Why this sudden flurry now? After all, the residents of this holy city and particularly the Lord's ardent devotees have been aware of the wealth lying in the temple's vaults (Thiru-Aras) for hundreds of years. It is one T P Sundararajan,70, a retired IPS officer living just 100 feet away from the temple,and an advocate who literally set the ball rolling. He filed a petition in the High Court alleging mismanagement of the temple's funds by the Trustees and asked for an inventorisation of the wealth lying in the vaults. The High Court issued an order to the State asking it to take over the temple, its assets and management. Uthradom Thirunal Marthanda Varma, the 89 year-old king who is fighting a battle in court and is striving to hold on to the last vestige of his empire, the Padmanabhaswamy temple,moved the Supreme Court which stayed the High Court order and asked for a detailed inventory to be listed of all the valuables in the six vaults of the temple. On June 27 when the vaults were opened for stocktaking, the treasures saw the light of the day. Sundararajan was one of the seven member panel formed by the Supreme Court that inspected the six vaults.Sundararajan, a bachelor, who takes his father to the temple every day and prays in the temple thrice a day, has indicated that there is a subterranean vault full of copper pots containing gold coins.His motive for taking the matter to the court was to prevent the royal family from siphoning off the huge treasure.The head of the erstwhile royal family said that he nor any of his family members were not making any claim to the temple wealth.

One vault, the kallara B, has not yet been opened.There is a sign of 'serpent' visible at the entrance and it is felt that it is inauspicious to open it as it may invite the wrath of the Lord. A 'deva prashnam' which is an age-old religious custom and practice may have to be conducted so as not to incur the displeasure of the Lord.

The questions that crop up are:- a) who owns the treasure, b) who will manage it, c) what will the apex court say, d) why is the government unsure of taking over the temple and e) how are the enormous treasures going to be secured and preserved for posterity? And simultaneously there are many who have offered various suggestions for utilising the staggering wealth for the benefit of the temple, the poor and the State.
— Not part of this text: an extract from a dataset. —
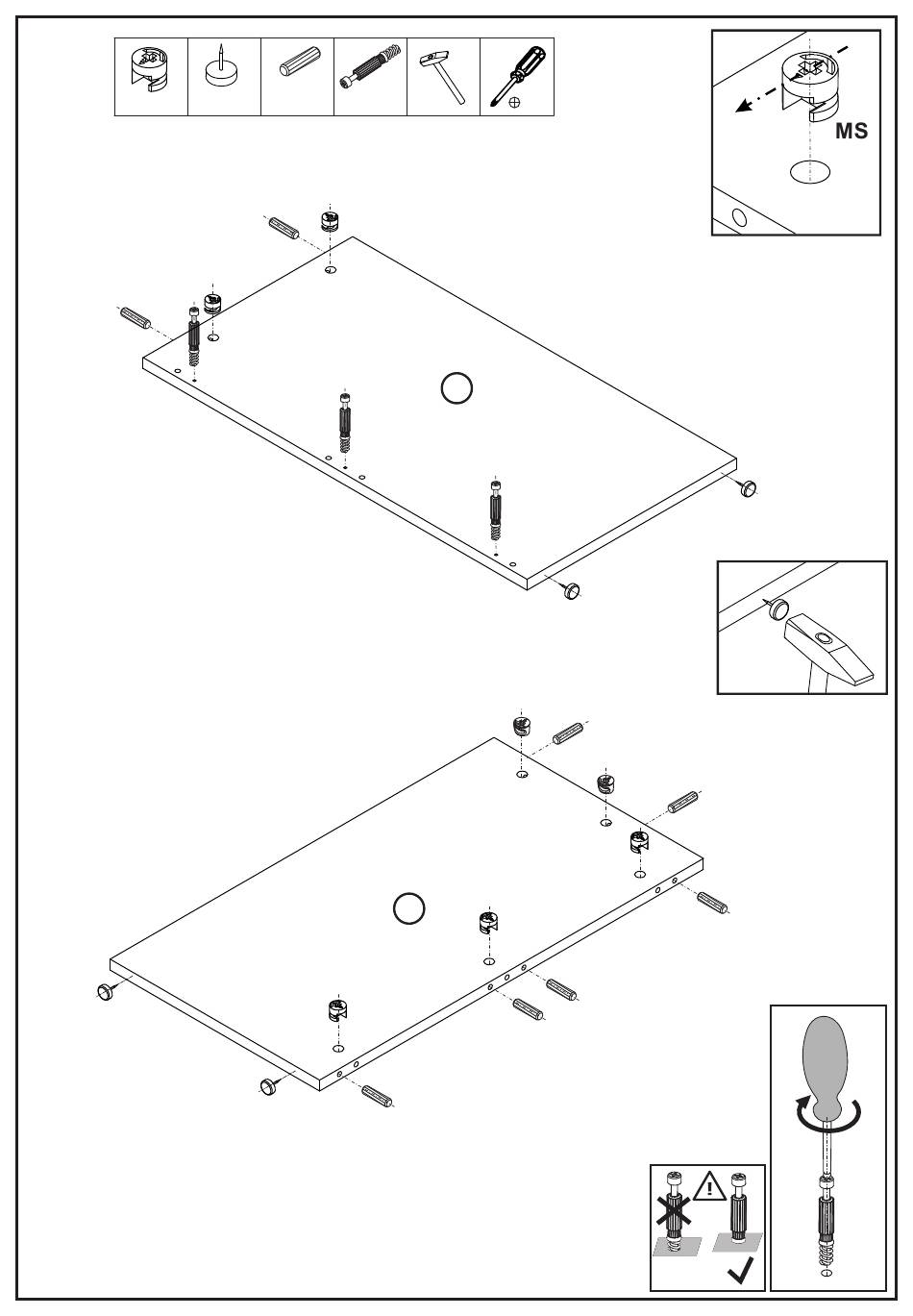 MS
The eighteen feet long idol of Lord Padmanabha, an incarnation of Lord Vishnu cannot be viewed in one glance. He is shown as reclining on the five-hooded serpent Adisesha, whose body is coiled thrice. The idol is made of a special material and there are about 12,000 saligramas collected from the bed of River Gandaki in Nepal which have been placed inside the idol. Some say that the the idol is made of gold and that it has been covered with soot. Nammaazhvar, a Vaishanavite mystic saint has sung eleven paasurams (verses) on the Lord which is part of the Thiruvaaimozhi section of the Naalayira Divya Prabandham.The temple architecture is a fusion of the Kerala style with the Dravidian style. Before the reorganisation of States after India attained independence, the Travancore kingdom consisted of the modern day southern Kerala and Kanyakumari district and the southernmost parts of Tamil Nadu.